*** DATA EXTRACT Section Begins ***

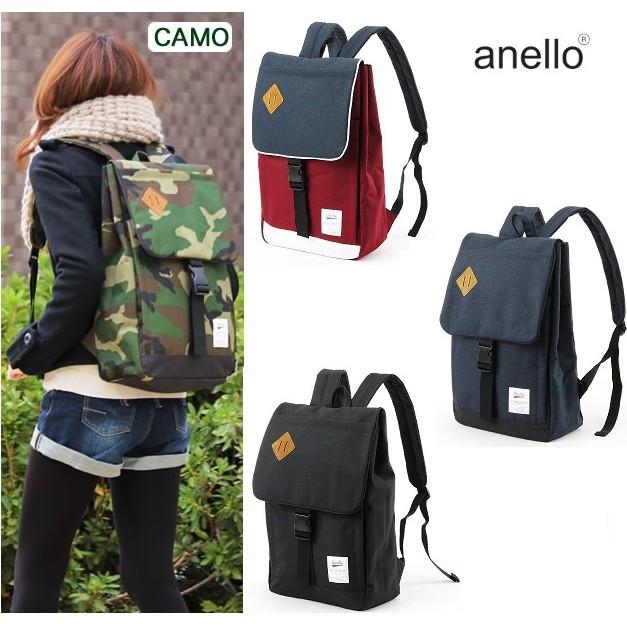 正品Anello 豬鼻子聯名款方型掀蓋包大款後背包多收納袋可擴充尼龍媽媽包書包旅行包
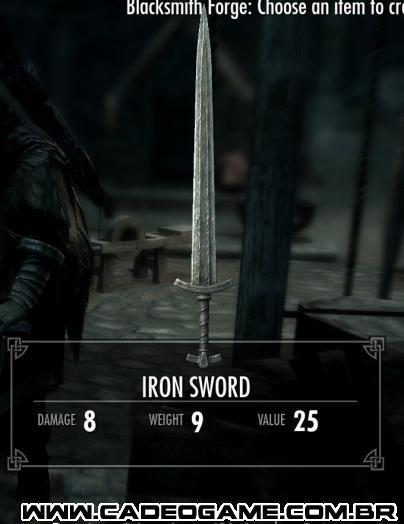 http://theelderscrollsskyrim.com/wp-content/uploads/2011/12/Iron-Sword.jpg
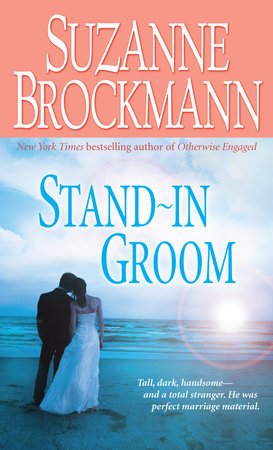 Stand-in Groom by Suzanne Brockmann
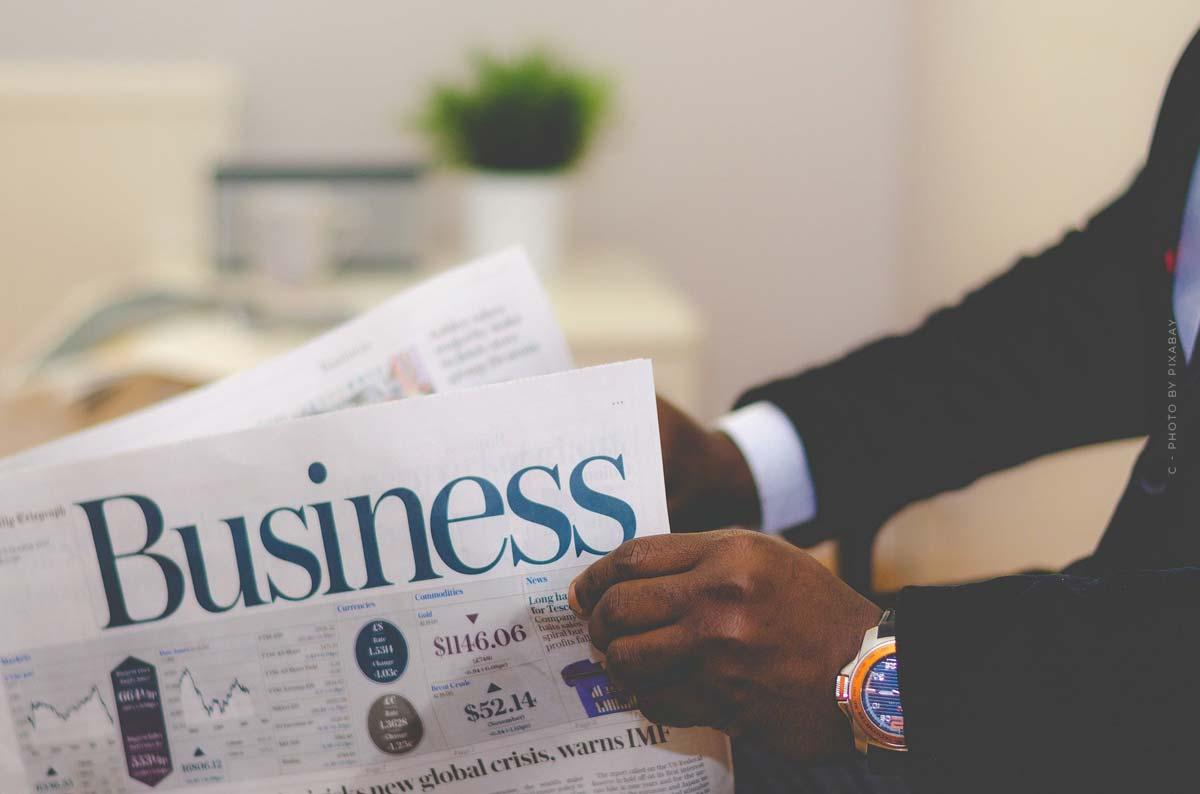 Vorstand - Leitorgan einer Aktiengesellschaft (AG)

*** DATA EXTRACT Section Ends ***

| REQUIRED WORK |
Type the listing above out again exactly, and omit all pictures.

| ANSWER FOR THE TASK |
 正品Anello 豬鼻子聯名款方型掀蓋包大款後背包多收納袋可擴充尼龍媽媽包書包旅行包
 http://theelderscrollsskyrim.com/wp-content/uploads/2011/12/Iron-Sword.jpg
 Stand-in Groom by Suzanne Brockmann
 Vorstand - Leitorgan einer Aktiengesellschaft (AG)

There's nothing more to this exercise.